Reinforcing that possibility is the emphasis Millennials and Gen Xers place on the Internet as a news source. It's easy to do a targeted news search and get what you want rather than wait for television or radio to mope around to topics that interest you, or wade through a newspaper for relevant articles.
The audience for newspapers among younger Americans has been modest from the outset of their adulthood, and has not increased as these people have matured. In fact, as they have gotten older Xers and Millennials have become even less inclined to read newspapers…
Television news viewership is markedly lower among younger age groups compared to older people, with no sign of it increasing as Xers and Millennials age. However, unlike newspapers, there is little indication that this TV news viewership declines with age.
In sharp contrast, Xers and Millennials have increasingly turned to the Internet for news as they have gotten older. Among Xers the Internet news audience jumped from 29 percent to 49 percent between 2004 and 2012. It now matches turning to TV for news, which also declined (by 20 percentage points over this period). Similar patterns are apparent among Millennials, but they are more extreme. More of those born between 1982 and 1995 (43 percent) now turn to the Internet for news than to TV (35 percent).
Radio is the traditional news source that has held its own the best among the younger cohorts as they have aged. Fully 38 percent of Xers say they got news from radio "yesterday" and 27 percent of Millennials said the same.
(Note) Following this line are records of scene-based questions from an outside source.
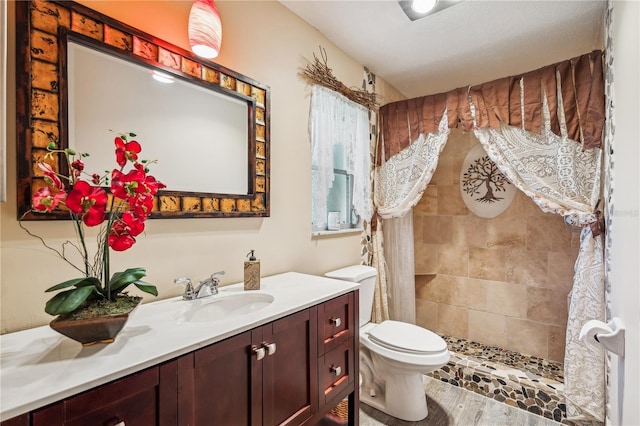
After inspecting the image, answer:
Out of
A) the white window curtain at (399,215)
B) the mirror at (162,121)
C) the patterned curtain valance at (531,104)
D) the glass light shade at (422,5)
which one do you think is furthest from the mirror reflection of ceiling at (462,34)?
the mirror at (162,121)

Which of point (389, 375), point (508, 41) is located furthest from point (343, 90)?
point (389, 375)

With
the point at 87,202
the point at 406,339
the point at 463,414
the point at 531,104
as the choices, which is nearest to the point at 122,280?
the point at 87,202

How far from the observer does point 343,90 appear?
2.18 metres

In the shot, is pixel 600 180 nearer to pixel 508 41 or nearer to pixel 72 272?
pixel 508 41

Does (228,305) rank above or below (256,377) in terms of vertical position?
above

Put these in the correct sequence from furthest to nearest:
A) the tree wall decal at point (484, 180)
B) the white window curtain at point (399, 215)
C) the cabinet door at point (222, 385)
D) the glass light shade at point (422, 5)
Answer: the tree wall decal at point (484, 180)
the white window curtain at point (399, 215)
the glass light shade at point (422, 5)
the cabinet door at point (222, 385)

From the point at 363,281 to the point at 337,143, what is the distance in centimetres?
104

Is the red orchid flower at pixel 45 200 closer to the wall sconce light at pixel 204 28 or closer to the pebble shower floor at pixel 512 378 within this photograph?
the wall sconce light at pixel 204 28

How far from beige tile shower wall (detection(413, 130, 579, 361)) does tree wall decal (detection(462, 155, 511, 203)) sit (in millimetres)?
104

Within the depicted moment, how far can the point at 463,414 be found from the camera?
193cm

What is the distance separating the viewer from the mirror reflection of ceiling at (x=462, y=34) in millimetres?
1747

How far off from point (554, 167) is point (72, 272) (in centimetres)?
254

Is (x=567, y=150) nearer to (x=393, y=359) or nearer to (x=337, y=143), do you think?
(x=337, y=143)

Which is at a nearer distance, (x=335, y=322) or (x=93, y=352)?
(x=93, y=352)
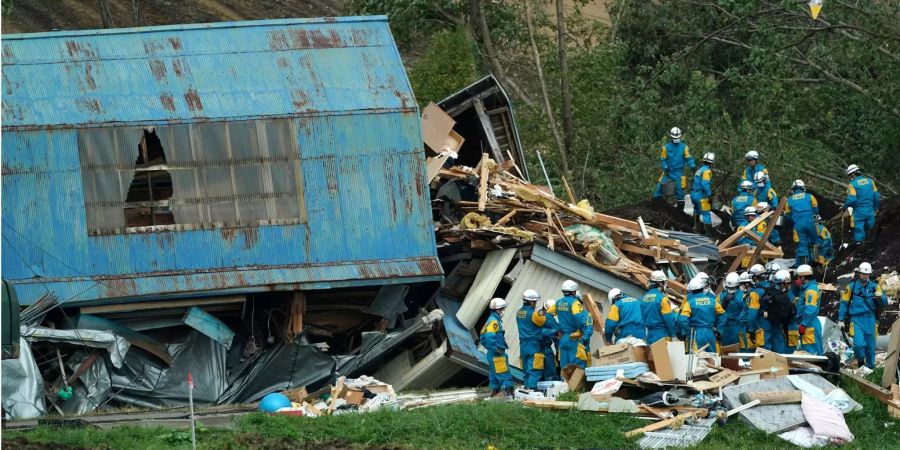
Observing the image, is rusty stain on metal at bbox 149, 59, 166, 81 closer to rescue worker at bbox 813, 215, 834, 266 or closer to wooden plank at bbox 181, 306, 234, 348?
wooden plank at bbox 181, 306, 234, 348

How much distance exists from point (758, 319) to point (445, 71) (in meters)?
16.2

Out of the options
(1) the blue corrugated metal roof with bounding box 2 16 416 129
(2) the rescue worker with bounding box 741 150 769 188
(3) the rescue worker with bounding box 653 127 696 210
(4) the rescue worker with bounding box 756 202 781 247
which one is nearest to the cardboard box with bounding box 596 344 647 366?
(1) the blue corrugated metal roof with bounding box 2 16 416 129

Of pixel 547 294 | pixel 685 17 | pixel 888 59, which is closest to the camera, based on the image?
Answer: pixel 547 294

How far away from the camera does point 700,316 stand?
20.5m

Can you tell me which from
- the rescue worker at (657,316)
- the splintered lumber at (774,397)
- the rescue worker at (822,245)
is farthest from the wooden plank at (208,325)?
the rescue worker at (822,245)

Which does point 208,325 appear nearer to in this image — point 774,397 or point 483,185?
point 483,185

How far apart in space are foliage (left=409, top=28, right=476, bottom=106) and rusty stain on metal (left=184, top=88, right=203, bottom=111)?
12565mm

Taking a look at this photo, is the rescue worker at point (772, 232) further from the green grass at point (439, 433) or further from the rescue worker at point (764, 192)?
the green grass at point (439, 433)

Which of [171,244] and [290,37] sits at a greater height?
[290,37]

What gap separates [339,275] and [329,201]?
1.21m

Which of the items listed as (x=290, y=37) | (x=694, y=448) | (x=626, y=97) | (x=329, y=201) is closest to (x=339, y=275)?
(x=329, y=201)

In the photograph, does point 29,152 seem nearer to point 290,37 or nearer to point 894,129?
point 290,37

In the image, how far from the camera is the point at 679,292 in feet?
79.0

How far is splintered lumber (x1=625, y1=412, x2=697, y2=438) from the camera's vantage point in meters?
16.8
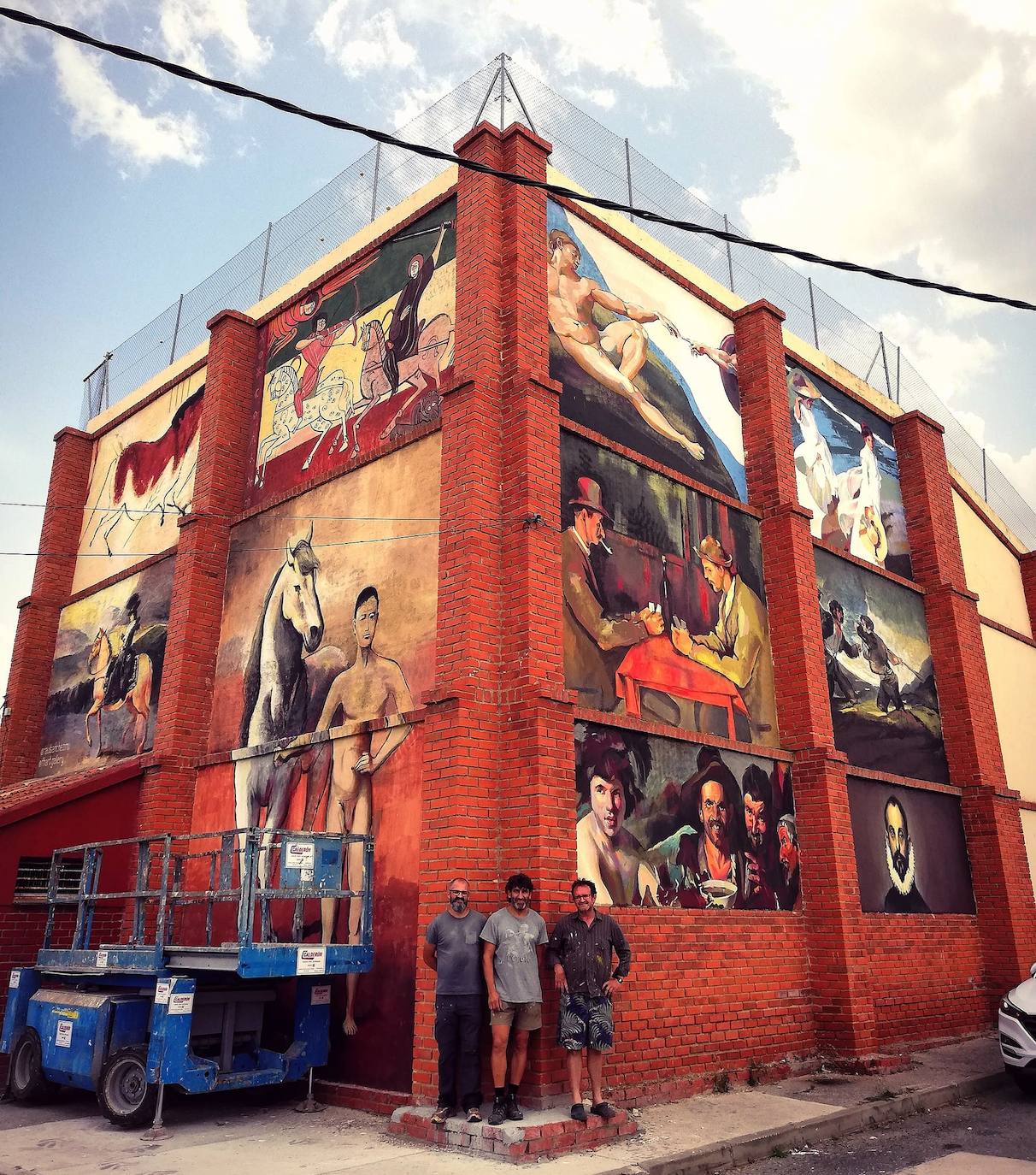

Both measures are little changed since the middle of the last decade.
In addition, "a third of Millennials and 20 percent of Xers saying they regularly see news or news headlines on social-networking sites." Services like Twitter and Facebook act as conduits to information for younger Americans, and means for them to share news that interests them.
Even Boomers are abandoning newspapers, leaving only Silents as devotees of the dead-tree press.
There are a couple of potential upsides to these generational differences. One, is the slow and certain decline of old-line media windbags and their "gatekeeper" outlets into irrelevance. That's a welcome development in itself. The other is the proliferation of new media outlets representing different perspectives, and their availability to young news-seekers. The Internet allows users to bypass aging newspapers and establishment news broadcasts in favor of upstart operations, overseas media, and niche outfits that find their voices amplified by the Internet.
None of this means that younger Americas are destined to break loose of the received wisdom of David Brooks. But they're making a good start on finding information elsewhere.